Copy the stretch from the line containing "How far does" through the end of the lines, switching "camera" to "lens" and changing nothing else. Leave the pictures out.

··· Available records ···

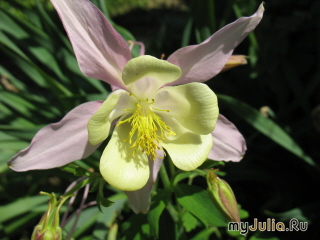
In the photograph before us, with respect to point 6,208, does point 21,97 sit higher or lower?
higher

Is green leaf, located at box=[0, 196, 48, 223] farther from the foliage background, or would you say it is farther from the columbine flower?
the columbine flower

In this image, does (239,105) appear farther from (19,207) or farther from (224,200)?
→ (19,207)

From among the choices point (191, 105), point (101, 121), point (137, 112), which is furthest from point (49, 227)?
point (191, 105)

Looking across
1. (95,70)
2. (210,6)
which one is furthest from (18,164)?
(210,6)

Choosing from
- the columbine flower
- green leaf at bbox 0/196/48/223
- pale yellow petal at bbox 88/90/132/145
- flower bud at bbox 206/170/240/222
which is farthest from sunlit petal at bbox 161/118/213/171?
green leaf at bbox 0/196/48/223

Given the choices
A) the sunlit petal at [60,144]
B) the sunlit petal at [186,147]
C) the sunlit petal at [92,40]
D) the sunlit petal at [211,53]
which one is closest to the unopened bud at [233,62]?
the sunlit petal at [211,53]

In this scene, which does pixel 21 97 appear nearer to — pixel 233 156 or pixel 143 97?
pixel 143 97

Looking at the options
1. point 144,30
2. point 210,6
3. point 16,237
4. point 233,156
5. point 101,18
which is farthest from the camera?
point 144,30

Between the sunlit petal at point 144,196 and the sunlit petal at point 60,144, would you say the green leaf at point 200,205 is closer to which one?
the sunlit petal at point 144,196
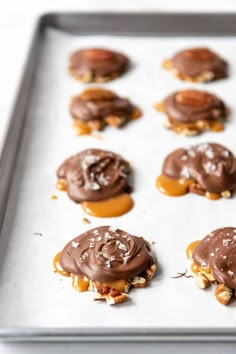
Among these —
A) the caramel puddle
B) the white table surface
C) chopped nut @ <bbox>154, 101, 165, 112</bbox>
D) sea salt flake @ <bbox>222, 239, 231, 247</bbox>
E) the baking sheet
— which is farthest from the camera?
the white table surface

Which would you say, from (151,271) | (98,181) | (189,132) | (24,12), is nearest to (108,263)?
(151,271)

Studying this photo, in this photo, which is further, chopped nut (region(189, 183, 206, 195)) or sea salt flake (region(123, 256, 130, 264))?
chopped nut (region(189, 183, 206, 195))

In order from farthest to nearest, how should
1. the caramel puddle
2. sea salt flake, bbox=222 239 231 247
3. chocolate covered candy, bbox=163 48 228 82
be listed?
chocolate covered candy, bbox=163 48 228 82, the caramel puddle, sea salt flake, bbox=222 239 231 247

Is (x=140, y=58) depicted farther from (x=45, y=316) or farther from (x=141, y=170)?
(x=45, y=316)

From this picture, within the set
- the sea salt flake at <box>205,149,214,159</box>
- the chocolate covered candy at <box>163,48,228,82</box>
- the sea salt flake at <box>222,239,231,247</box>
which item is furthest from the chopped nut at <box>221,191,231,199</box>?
the chocolate covered candy at <box>163,48,228,82</box>

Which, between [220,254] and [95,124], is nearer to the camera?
[220,254]

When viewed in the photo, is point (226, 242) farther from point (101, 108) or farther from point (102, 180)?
point (101, 108)

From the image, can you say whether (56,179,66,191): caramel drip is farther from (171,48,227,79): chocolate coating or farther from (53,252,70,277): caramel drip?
(171,48,227,79): chocolate coating

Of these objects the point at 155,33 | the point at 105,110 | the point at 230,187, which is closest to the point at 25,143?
the point at 105,110
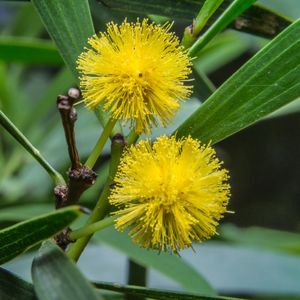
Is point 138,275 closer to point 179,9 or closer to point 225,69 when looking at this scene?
point 179,9

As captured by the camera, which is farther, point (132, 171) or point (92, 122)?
point (92, 122)

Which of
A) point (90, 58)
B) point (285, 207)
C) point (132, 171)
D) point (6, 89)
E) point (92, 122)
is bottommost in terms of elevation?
point (285, 207)

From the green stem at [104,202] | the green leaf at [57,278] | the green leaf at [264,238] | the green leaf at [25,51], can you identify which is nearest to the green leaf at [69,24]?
the green stem at [104,202]

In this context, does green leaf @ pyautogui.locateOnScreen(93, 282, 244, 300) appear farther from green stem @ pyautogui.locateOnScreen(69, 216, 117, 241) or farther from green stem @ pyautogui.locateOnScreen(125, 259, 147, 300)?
green stem @ pyautogui.locateOnScreen(125, 259, 147, 300)

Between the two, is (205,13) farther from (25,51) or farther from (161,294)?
(25,51)

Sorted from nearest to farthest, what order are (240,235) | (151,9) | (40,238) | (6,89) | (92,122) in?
1. (40,238)
2. (151,9)
3. (92,122)
4. (6,89)
5. (240,235)

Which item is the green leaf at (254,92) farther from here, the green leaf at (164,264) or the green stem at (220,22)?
the green leaf at (164,264)

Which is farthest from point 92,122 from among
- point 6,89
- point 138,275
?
point 138,275
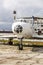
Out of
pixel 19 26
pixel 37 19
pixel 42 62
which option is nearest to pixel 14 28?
pixel 19 26

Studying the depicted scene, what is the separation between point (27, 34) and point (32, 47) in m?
1.02

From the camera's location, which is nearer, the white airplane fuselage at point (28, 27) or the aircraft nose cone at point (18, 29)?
the aircraft nose cone at point (18, 29)

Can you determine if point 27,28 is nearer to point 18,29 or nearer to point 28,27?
point 28,27

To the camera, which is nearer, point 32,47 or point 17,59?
point 17,59

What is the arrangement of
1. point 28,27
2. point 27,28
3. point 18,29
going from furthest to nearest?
point 28,27 → point 27,28 → point 18,29

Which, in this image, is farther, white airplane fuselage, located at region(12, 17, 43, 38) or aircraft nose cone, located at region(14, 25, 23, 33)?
white airplane fuselage, located at region(12, 17, 43, 38)

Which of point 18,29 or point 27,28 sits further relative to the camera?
point 27,28

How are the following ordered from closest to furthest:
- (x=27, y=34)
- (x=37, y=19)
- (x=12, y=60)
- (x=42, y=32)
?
(x=12, y=60), (x=27, y=34), (x=37, y=19), (x=42, y=32)

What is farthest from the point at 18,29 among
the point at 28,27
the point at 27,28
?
the point at 28,27

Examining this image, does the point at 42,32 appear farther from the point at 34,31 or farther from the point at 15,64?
the point at 15,64

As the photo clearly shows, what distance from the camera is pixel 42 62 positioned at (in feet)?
35.9

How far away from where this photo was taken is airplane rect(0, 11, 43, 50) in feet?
50.2

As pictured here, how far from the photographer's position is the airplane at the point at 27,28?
50.2 feet

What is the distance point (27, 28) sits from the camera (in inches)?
628
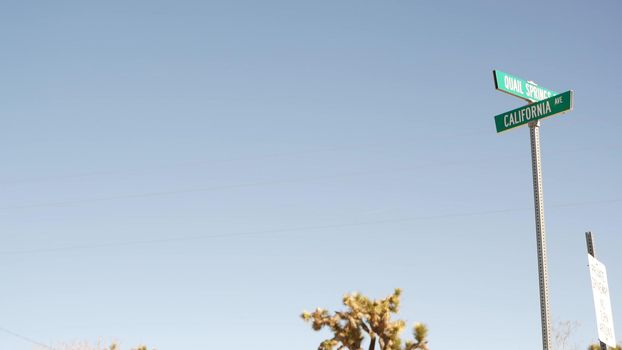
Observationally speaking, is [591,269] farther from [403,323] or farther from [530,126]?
[403,323]

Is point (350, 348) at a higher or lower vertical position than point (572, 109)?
lower

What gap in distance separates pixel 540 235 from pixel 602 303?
1817 millimetres

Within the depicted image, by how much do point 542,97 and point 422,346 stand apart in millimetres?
A: 8805

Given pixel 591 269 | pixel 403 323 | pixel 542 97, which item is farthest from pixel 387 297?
pixel 591 269

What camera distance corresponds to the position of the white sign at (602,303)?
10148 mm

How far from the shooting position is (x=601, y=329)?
1012 cm

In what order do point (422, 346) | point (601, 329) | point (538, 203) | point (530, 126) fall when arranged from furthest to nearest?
point (422, 346)
point (530, 126)
point (538, 203)
point (601, 329)

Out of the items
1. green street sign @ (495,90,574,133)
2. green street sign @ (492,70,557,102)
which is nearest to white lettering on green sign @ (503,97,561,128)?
green street sign @ (495,90,574,133)

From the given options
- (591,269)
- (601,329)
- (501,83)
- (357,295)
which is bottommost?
(601,329)

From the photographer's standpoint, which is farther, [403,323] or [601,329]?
[403,323]

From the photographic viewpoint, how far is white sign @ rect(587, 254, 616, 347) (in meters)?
10.1

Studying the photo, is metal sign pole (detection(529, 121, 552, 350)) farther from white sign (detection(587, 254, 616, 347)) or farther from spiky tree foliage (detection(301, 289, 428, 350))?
spiky tree foliage (detection(301, 289, 428, 350))

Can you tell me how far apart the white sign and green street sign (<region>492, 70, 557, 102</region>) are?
156 inches

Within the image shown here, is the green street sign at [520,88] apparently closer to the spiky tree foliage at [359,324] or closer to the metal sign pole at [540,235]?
the metal sign pole at [540,235]
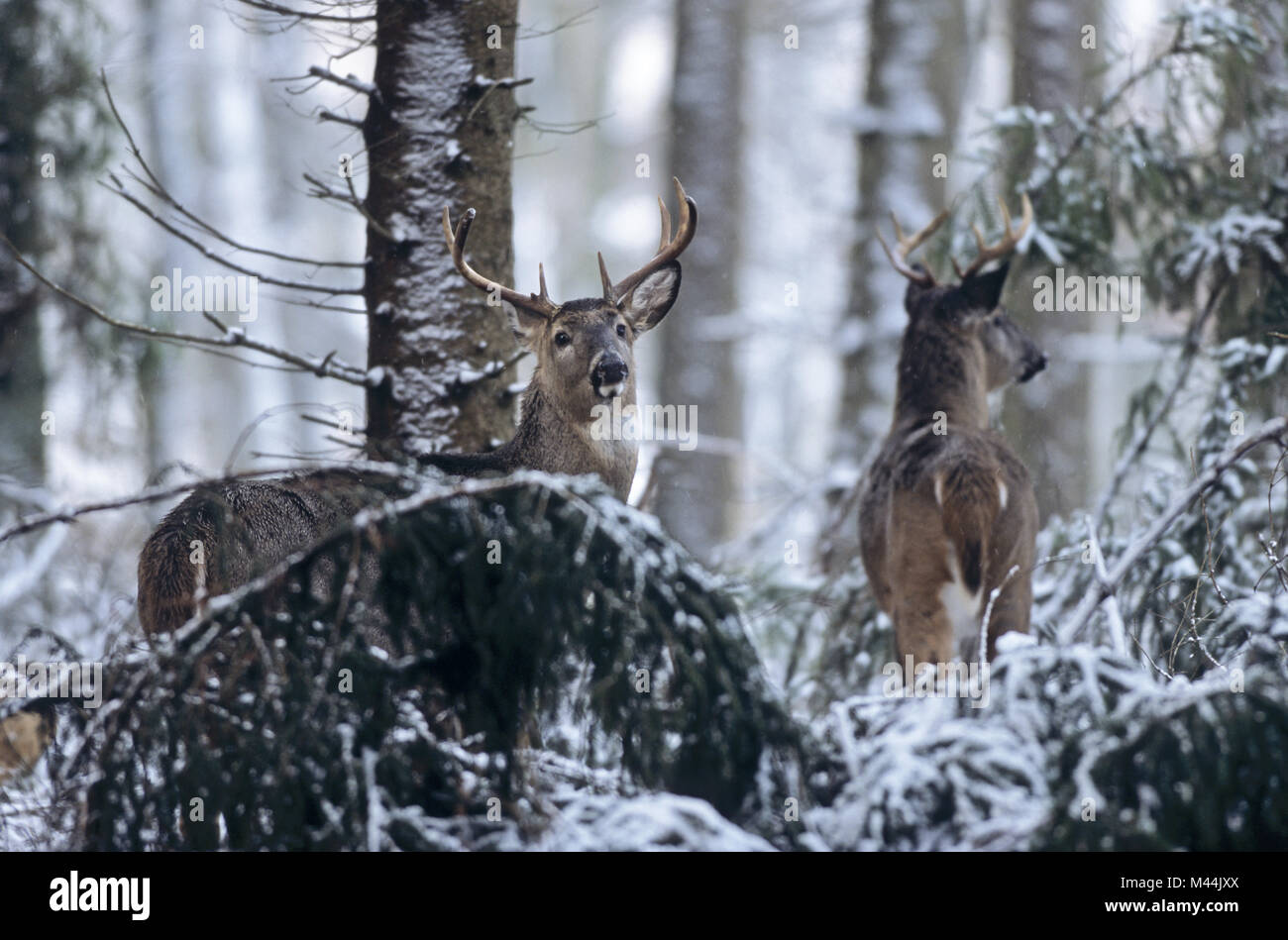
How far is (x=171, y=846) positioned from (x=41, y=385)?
7.54m

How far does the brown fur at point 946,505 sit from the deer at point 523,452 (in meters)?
1.18

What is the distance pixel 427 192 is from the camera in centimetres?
504

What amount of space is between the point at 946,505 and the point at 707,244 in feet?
26.3

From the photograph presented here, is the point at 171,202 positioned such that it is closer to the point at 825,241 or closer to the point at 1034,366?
the point at 1034,366

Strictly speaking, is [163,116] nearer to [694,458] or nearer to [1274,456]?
[694,458]

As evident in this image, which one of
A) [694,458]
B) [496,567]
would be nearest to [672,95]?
[694,458]

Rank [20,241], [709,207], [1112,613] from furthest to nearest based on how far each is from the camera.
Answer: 1. [709,207]
2. [20,241]
3. [1112,613]

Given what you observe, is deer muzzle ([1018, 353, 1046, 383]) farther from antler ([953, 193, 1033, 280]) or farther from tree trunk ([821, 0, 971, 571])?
tree trunk ([821, 0, 971, 571])

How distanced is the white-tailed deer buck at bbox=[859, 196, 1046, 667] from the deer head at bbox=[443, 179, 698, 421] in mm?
1274

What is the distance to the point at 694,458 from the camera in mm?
12836

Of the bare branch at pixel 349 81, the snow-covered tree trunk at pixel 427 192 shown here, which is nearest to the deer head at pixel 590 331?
the snow-covered tree trunk at pixel 427 192
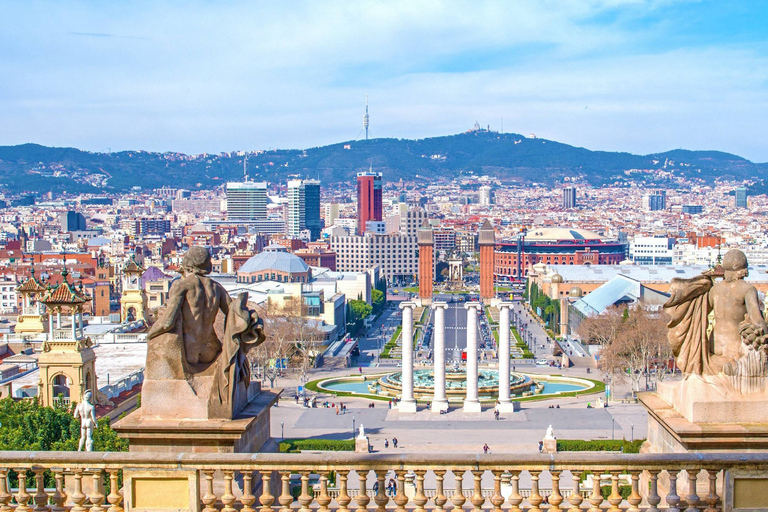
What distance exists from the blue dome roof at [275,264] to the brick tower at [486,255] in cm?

···

- [Reply]:
How far does the brown fur at point 946,505 sit from the deer at point 523,452 (in meters)?
1.18

What is the distance pixel 427 192 is from the lens in centimetres?
504

What amount of space is between the point at 946,505 and the point at 707,244 in feet?
26.3

From the photograph presented here, is the point at 171,202 positioned such that it is closer to the point at 825,241 or closer to the point at 1034,366?
the point at 1034,366

Strictly speaking, is [163,116] nearer to [694,458] or nearer to [1274,456]?
[694,458]

As evident in this image, which one of
A) [694,458]
B) [496,567]
would be nearest to [672,95]?
[694,458]

Rank [20,241], [709,207], [1112,613] from furthest to nearest based on how far each is from the lens.
Answer: 1. [709,207]
2. [20,241]
3. [1112,613]

Given what you observe, is deer muzzle ([1018, 353, 1046, 383]) farther from antler ([953, 193, 1033, 280]) or farther from tree trunk ([821, 0, 971, 571])?
tree trunk ([821, 0, 971, 571])

How distanced is the white-tailed deer buck at bbox=[859, 196, 1046, 667] from the deer head at bbox=[443, 179, 698, 421] in mm?
1274

What is the distance to the point at 694,458 from the lens in mm?
12836

Of the bare branch at pixel 349 81, the snow-covered tree trunk at pixel 427 192 shown here, which is nearest to the deer head at pixel 590 331?
the snow-covered tree trunk at pixel 427 192
What distance exists from the blue dome roof at [275,264] to the brick tower at [486,255] in cm?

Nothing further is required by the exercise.